Super 8’s predecessor, Standard 8, required a level of skill and dexterity to load a roll of film successfully. 16mm cameras often required greater technical know-how to load and operate and the cameras were more expensive, larger and the film stock was more expensive. Super 8 was designed to remove these complicated procedures that created hurdles for the novice filmmaker.

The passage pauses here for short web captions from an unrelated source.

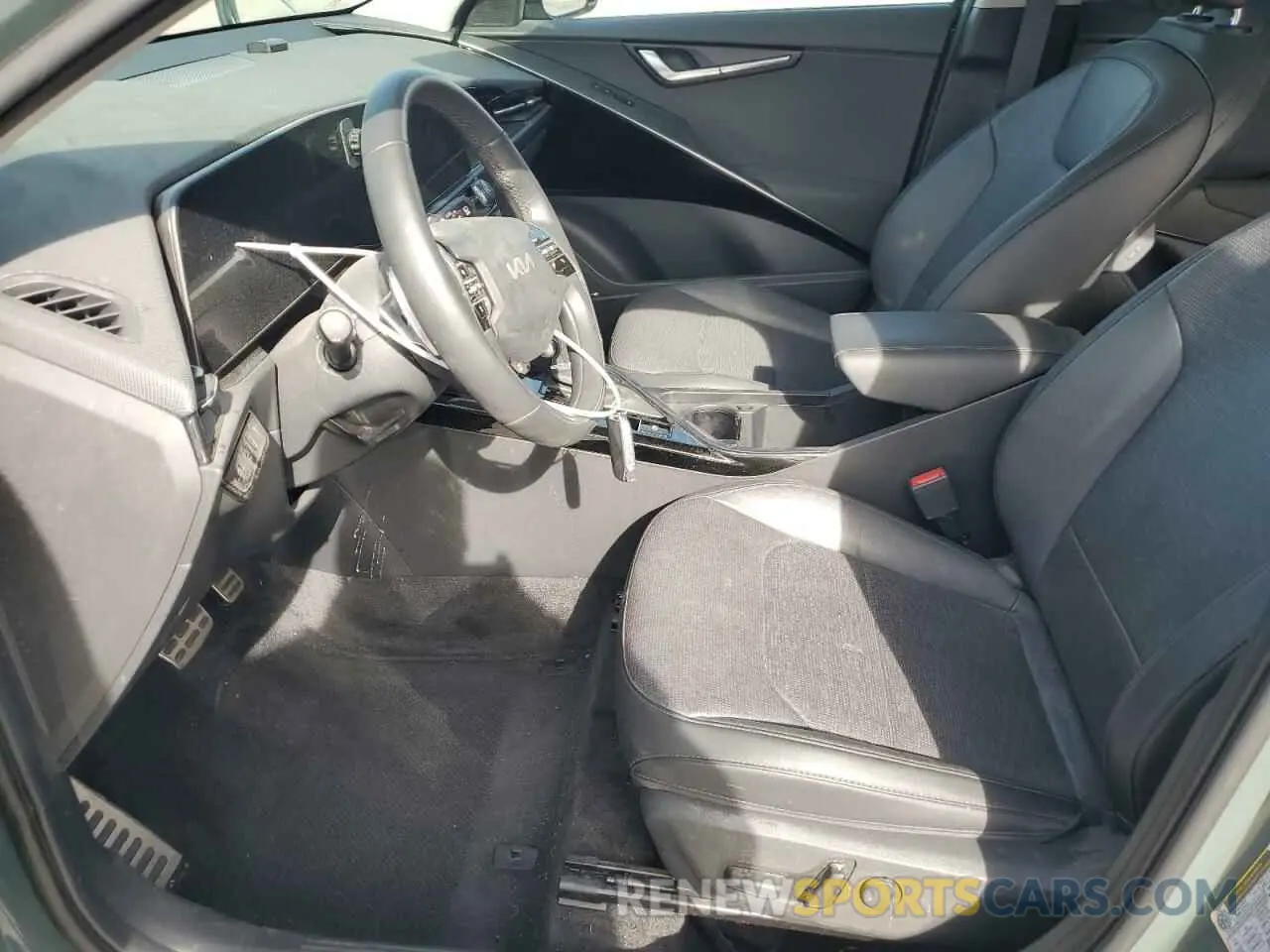 7 Фотография поврежденного автомобиля KNDCT3LE7P5107900 KIA NIRO SX 2023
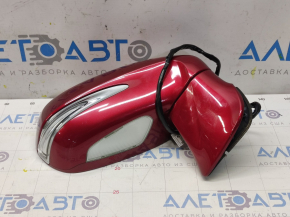 Side mirror right Lexus RX350 RX450h 10-15 14 pins, auto-dimming, turn signal, backlight, red 3R1
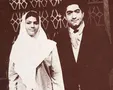 عکسی قدیمی از استاد انتظامی و فخری خوروش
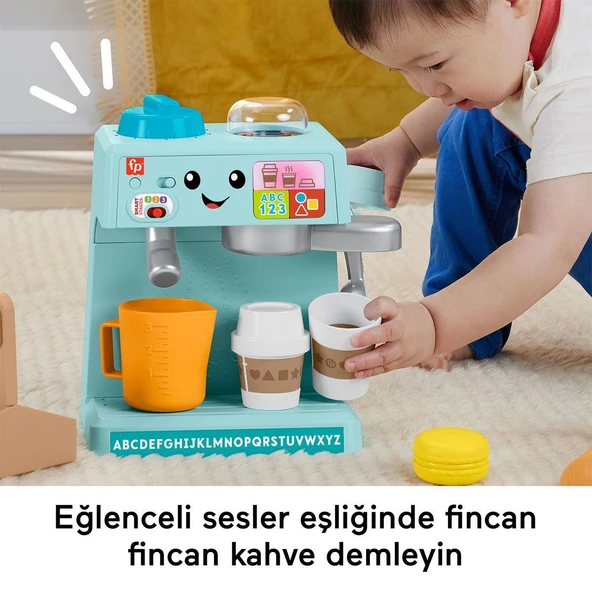 HYR99 Fisher-Price LnL Kahve Yapmayı Öğreniyorum ürün görseli 1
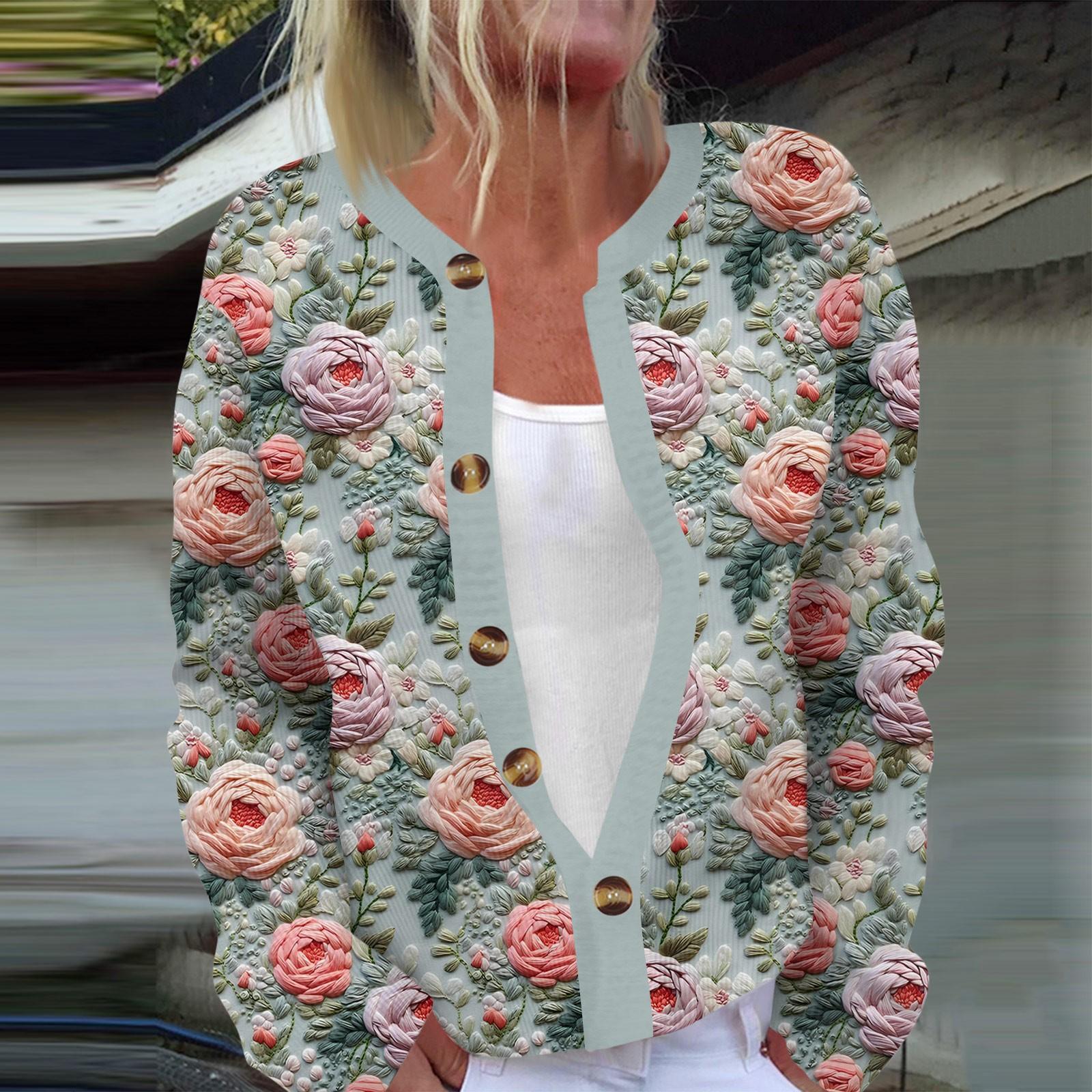 

Женская мода с длинным рукавом, рождественский принт «Снеговик-снежинка», куртка, кардиган XXXL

Early Super 8 cameras were typically battery-driven with basic controls; the user had only to insert a cartridge, turn on the camera, aim, press the trigger and repeat until the cartridge was used up. As the format became popular, manufacturers produced more sophisticated cameras which afforded greater control and quality for an enthusiast owner. The upshot of these innovations was that I could achieve pleasing results with little experience and no mentoring in using a film camera. Sarah Turner describes how the accessibility of the format and the spontaneity it engendered influenced her early filmmaking at art college:

I was working on 16mm, and we were taught its full properties, including emulsion, light meters, stocks, ASAs and so on, whereas Super 8 is primarily a domestic format with automatic exposure. Super 8 was largely regarded as a ‘sketchbook’ medium and that made it popular when I was at the Slade. (Turner, 2014, p.83)

She goes on to explain how using Super 8 offers an “alchemy of mistakes” giving rise to results that could be disastrous but could be magical because of “happy accidents” (Ibid., p.84).

My interest in still photography influenced how I engaged initially with celluloid filmmaking in the 1980s, with images taking precedence over audio. I had been involved with video production for several years, where sound was almost always recorded to videotape, along with pictures. As I continued to shoot Super 8, I bought a Canon 814, whose film chamber would only accept silent cartridges, which had the bonus of being less expensive than the sound-striped emulsions. Purchasing a ‘silent’ camera dictated that the collection grew without sync sound.

Super 8’s successor for home movies – camcorders recording to a variety of video formats – would all capture sound alongside moving images to play back on domestic television sets, either by connecting the camcorder with cables or by playing the tape back in the videocassette recorders that were becoming commonplace in the home in the 1980s (Mulvey, 2005, pp.22, 101).

As discussed below, most Super 8 users were reluctant to edit their movies, but those that recorded audio faced an extra challenge. It is telling that Super 8 sound film cartridges were some of the first to be discontinued as home video technology, with its longer running times and much cheaper media, superseded film as a more convenient way to record family life, while silent Super 8 film stocks remain in production.

I had known no ‘analogue’ filmmakers, either professional or home moviemakers, and my only exposure to film apparatus were some 16mm educational film shows in school, where the schoolmasters – they were all male – who fiddled with the projector at the rear of the room never broached the subject of film reels and lacing much less the processes that created the films. I had watched films in cinemas, but the mechanics – hidden away in the projection boxes – had remained a mystery. Also, the tiny 50ft filmstrip of Super 8 images seemed a world away from the ‘proper’ 35mm cinema, whose feature films came in huge flight cases dropped off by couriers, a few floors below the video workshop where I worked in Plymouth Arts Centre.

I was unaware of the disdain a large section of the filmmaking world held for the newly accessible video technology with its blurry low-resolution imagery that degraded with each copy. This copying was inherent in analogue tape-to-tape editing, so what little technical quality was present in the first-generation rushes diminished on the second generation edit master and again on third generation screening copies. Celluloid had associations with cinema and high-end television and music video production, but my efforts seemed remote from such considerations. Any desire to experience the films in their best ‘natural’ state through projection was absent beyond ‘seeing what was there’ when the film came back from the processor. The reels in my collection were viewed, then returned to storage with no thoughts of physically editing them or having public projection events. Now, years later the question is raised – if the 50ft film roll has remained uncut for decades, is it not by default a ‘finished film’?